- Input data
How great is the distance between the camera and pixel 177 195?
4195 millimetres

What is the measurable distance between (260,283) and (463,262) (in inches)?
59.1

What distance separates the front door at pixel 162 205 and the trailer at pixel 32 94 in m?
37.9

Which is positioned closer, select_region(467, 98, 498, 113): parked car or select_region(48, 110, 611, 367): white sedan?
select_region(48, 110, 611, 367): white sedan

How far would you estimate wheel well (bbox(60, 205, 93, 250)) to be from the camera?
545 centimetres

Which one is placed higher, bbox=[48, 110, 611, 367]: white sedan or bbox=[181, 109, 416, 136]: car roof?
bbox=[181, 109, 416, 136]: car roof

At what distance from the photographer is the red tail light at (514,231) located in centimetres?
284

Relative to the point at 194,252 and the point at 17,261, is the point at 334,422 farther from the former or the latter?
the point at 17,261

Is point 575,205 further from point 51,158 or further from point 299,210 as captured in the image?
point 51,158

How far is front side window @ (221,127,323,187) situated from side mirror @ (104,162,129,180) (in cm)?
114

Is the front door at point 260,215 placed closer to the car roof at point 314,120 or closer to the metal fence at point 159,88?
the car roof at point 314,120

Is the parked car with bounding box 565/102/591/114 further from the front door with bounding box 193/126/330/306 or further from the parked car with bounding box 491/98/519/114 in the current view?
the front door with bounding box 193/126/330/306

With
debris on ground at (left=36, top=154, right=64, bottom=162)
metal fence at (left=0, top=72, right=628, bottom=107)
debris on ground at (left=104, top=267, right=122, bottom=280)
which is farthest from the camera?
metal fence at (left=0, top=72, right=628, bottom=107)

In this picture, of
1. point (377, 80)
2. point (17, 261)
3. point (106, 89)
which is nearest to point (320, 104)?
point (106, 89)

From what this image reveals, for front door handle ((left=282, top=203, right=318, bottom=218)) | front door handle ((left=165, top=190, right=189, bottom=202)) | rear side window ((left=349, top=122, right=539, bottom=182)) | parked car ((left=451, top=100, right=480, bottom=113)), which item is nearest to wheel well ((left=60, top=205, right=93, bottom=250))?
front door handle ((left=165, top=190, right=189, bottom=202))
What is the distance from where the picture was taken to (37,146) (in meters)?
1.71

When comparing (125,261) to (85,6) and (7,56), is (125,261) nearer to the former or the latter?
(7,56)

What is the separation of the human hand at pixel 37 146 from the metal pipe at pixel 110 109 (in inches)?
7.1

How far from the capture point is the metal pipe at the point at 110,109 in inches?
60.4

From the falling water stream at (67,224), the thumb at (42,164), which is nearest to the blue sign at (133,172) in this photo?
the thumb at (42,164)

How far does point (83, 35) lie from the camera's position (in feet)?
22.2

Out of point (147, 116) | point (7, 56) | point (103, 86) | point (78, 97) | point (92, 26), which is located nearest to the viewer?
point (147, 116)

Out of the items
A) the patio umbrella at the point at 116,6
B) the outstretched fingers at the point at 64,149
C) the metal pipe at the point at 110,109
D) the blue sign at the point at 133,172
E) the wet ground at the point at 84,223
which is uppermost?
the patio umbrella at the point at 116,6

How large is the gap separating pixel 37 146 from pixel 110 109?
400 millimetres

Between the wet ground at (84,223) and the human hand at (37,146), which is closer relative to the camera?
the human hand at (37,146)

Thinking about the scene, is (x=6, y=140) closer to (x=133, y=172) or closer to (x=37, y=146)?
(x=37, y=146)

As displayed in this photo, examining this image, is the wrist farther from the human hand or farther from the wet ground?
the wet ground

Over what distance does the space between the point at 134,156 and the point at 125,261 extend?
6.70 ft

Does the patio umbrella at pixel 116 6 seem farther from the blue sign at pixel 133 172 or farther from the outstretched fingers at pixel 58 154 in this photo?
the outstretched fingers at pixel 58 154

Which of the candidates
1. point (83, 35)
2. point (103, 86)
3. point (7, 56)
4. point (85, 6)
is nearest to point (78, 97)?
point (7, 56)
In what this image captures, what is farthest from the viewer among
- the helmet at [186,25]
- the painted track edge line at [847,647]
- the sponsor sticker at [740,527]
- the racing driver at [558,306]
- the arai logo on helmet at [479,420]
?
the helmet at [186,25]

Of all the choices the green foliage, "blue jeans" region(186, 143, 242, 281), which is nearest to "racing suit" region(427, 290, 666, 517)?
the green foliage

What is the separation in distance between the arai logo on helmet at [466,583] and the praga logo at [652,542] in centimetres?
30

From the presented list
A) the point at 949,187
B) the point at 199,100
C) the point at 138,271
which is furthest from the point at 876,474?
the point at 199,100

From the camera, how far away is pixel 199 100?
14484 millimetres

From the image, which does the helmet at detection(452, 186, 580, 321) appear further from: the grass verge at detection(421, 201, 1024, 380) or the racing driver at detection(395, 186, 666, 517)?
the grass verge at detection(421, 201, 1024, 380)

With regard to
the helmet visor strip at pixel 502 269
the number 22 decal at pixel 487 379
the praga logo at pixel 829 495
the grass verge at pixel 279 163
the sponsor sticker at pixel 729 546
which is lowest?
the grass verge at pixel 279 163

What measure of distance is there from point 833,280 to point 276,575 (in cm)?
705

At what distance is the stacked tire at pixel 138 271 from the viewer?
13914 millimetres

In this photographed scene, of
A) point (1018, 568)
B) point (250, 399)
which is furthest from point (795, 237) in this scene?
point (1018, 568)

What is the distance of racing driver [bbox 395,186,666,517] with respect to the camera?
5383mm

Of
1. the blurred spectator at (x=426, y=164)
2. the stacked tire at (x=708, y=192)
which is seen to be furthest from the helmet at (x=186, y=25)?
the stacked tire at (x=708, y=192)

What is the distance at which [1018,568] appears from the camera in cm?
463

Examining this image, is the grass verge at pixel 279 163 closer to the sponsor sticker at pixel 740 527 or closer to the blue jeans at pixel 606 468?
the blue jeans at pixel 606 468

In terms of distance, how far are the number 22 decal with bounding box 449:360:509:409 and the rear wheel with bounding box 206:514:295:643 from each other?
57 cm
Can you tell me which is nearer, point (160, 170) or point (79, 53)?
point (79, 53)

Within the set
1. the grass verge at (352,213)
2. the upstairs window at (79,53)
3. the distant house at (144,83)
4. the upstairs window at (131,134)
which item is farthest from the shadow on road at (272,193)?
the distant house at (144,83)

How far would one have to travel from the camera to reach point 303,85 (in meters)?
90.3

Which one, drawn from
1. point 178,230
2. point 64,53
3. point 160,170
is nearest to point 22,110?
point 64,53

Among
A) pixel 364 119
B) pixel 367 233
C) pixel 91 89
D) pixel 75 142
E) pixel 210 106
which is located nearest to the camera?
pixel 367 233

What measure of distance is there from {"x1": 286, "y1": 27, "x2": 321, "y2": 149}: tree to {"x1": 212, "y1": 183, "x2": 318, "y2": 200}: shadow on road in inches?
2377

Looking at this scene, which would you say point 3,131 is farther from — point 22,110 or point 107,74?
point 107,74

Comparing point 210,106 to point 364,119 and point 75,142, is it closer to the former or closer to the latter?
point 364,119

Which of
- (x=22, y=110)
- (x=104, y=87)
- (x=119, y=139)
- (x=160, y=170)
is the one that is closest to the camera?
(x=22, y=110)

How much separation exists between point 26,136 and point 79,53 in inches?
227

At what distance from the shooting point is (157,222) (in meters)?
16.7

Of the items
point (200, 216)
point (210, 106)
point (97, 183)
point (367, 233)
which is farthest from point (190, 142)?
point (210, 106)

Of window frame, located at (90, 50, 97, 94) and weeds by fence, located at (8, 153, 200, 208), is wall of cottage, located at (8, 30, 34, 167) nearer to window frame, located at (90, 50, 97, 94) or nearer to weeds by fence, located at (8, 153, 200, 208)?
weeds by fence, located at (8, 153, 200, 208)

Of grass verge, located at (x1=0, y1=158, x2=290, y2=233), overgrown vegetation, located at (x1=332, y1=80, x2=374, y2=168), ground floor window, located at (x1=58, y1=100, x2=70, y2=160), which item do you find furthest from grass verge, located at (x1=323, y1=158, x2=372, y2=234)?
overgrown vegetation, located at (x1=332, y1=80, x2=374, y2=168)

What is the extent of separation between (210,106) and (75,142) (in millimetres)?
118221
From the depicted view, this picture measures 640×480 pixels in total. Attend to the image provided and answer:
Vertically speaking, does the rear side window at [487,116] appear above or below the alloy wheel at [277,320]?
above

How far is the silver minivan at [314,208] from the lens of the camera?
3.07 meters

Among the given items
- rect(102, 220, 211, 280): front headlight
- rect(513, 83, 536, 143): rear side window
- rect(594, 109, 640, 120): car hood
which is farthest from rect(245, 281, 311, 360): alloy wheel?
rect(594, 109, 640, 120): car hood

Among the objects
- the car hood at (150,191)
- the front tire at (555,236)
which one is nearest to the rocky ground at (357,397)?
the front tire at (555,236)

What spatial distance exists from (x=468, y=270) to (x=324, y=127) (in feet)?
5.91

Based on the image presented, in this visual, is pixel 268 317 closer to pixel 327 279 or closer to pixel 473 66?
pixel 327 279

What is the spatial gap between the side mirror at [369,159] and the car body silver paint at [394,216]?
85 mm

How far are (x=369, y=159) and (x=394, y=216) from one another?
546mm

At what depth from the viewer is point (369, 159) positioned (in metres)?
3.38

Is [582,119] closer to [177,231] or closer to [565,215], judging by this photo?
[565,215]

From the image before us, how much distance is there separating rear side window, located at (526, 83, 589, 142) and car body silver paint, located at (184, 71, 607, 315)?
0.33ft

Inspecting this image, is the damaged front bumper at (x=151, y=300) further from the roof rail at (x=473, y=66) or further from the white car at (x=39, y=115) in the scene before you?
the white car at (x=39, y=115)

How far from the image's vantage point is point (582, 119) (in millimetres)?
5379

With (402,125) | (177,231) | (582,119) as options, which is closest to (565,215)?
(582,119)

- Exercise instructions
Can you repeat everything from the line containing "From the depicted" down to the last line of the records above, word for word?

- Full solution
From the depicted view, this picture measures 640×480 pixels in total. Attend to the image provided and answer:
Vertically speaking, does the rear side window at [487,116] appear above or below the alloy wheel at [277,320]?
above

How far is the silver minivan at [314,208] from the lens of the camera?
3.07 meters

Among the given items
- rect(102, 220, 211, 280): front headlight
- rect(513, 83, 536, 143): rear side window
- rect(594, 109, 640, 120): car hood
which is farthest from rect(245, 281, 311, 360): alloy wheel?
rect(594, 109, 640, 120): car hood

Among the objects
- the car hood at (150,191)
- the front tire at (555,236)
which one is nearest to the rocky ground at (357,397)?
the front tire at (555,236)

What spatial distance exists from (x=468, y=270) to (x=324, y=127) (in feet)?
5.91

Based on the image presented, in this visual, is pixel 268 317 closer to pixel 327 279 or closer to pixel 473 66?
pixel 327 279

What is the spatial gap between the side mirror at [369,159] and the car body silver paint at [394,216]?
85 mm

How far are (x=369, y=159) and (x=394, y=216) from one another?
546mm

At what depth from the viewer is point (369, 159) positioned (in metres)?
3.38

Is [582,119] closer to [177,231] or closer to [565,215], judging by this photo?
[565,215]

From the image before us, how much distance is there separating rear side window, located at (526, 83, 589, 142) and car body silver paint, located at (184, 71, 607, 315)?
0.33ft

Inspecting this image, is the damaged front bumper at (x=151, y=300) further from the roof rail at (x=473, y=66) or further from the white car at (x=39, y=115) in the scene before you?
the white car at (x=39, y=115)

How far from the image's vantage point is point (582, 119) (in millimetres)?
5379

With (402,125) | (177,231) | (582,119) as options, which is closest to (565,215)?
(582,119)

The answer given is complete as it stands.